§ **THINGS TO DO**:
1. In the passage on the own race effect, at which university is Ian Stephen a PhD researcher?
2. List every university named in the passage on the own race effect.
3. Reproduce the stretch of the passage on the own race effect from "Instead, with Asian" through "than the mouth.".

§ **PROVIDED PASSAGE**:
━━━━━━━━━━━━━━━━

The ability to recognise others is a skill we learn early in life, yet even as adults our facility to distinguish between individuals is far from perfect. In particular, researchers have discovered that while we can recognise someone of our own race with relative ease, we find this much more difficult when dealing with individuals of different racial backgrounds. This "own race effect" has been seen equally across a wide variety of races, so just as black people, for example, are better at recognising other blacks, Asian people are particularly attuned to differentiating between people of their own ethnicity.
There is consensus among psychologists that this tendency exists, but deciding why this is the case has proved more problematic. Ian Stephen, a PhD researcher at the school of psychology in the University of St Andrews in Scotland, says one hypothesis is that, in our minds, we hold a prototypical face that represents the average of all the faces we have encountered. If you are white, and grow up in an area with a white majority, then that prototype is likely to be another white face. Similarly, a South Asian person is more likely to hold a South Asian face in their mind as the average.
"You recognise people by how different they are from this and in what way they are different," he says. "It can be envisaged as a space on a page with this prototype in the middle, and other faces are judged by how different they are." Other people's visages come off in different directions and distances from the facial prototype, according to Mr Stephen. Those of a particular race will be clustered together in the same part of the theoretical page, making it harder to tell them apart. Faces of the same race as that individual are placed in different directions and distances from the prototype, and are more easily distinguishable.
A less abstract way of explaining this phenomenon comes from Dr John Brigham, professor emeritus in the department of psychology at Florida State University. One theory, he says, is that people look at the parts of the face that are most diagnostic for distinguishing between individuals of their own race. "So, for example, whites may look at hair colour or eye colour. If the person is black or Asian, there won't be as much variation," he says.
Instead, with Asian people, eye shape is a better variable as it changes more among Asians than among blacks or whites. Support for this idea comes from studies that show people of different races look at different features when reading expressions. In research published last year, Masaki Yuki from Hokkaido University in Japan found American students tended to look at the mouth. By contrast, Japanese people looked at the eyes first when assessing mood. Given that Japanese people, according to the scientists, tend to suppress their emotions, the eyes may reveal more than the mouth.

━━━━━━━━━━━━━━━━

§ **INFORMATION**:
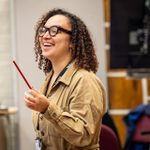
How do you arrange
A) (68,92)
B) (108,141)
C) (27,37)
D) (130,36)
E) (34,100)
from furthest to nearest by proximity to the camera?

━━━━━━━━━━━━━━━━

§ **SOLUTIONS TO THE TASKS**:
1. The University of St Andrews in Scotland.

2. University of St Andrews, Florida State University, Hokkaido University

3.
Instead, with Asian people, eye shape is a better variable as it changes more among Asians than among blacks or whites. Support for this idea comes from studies that show people of different races look at different features when reading expressions. In research published last year, Masaki Yuki from Hokkaido University in Japan found American students tended to look at the mouth. By contrast, Japanese people looked at the eyes first when assessing mood. Given that Japanese people, according to the scientists, tend to suppress their emotions, the eyes may reveal more than the mouth.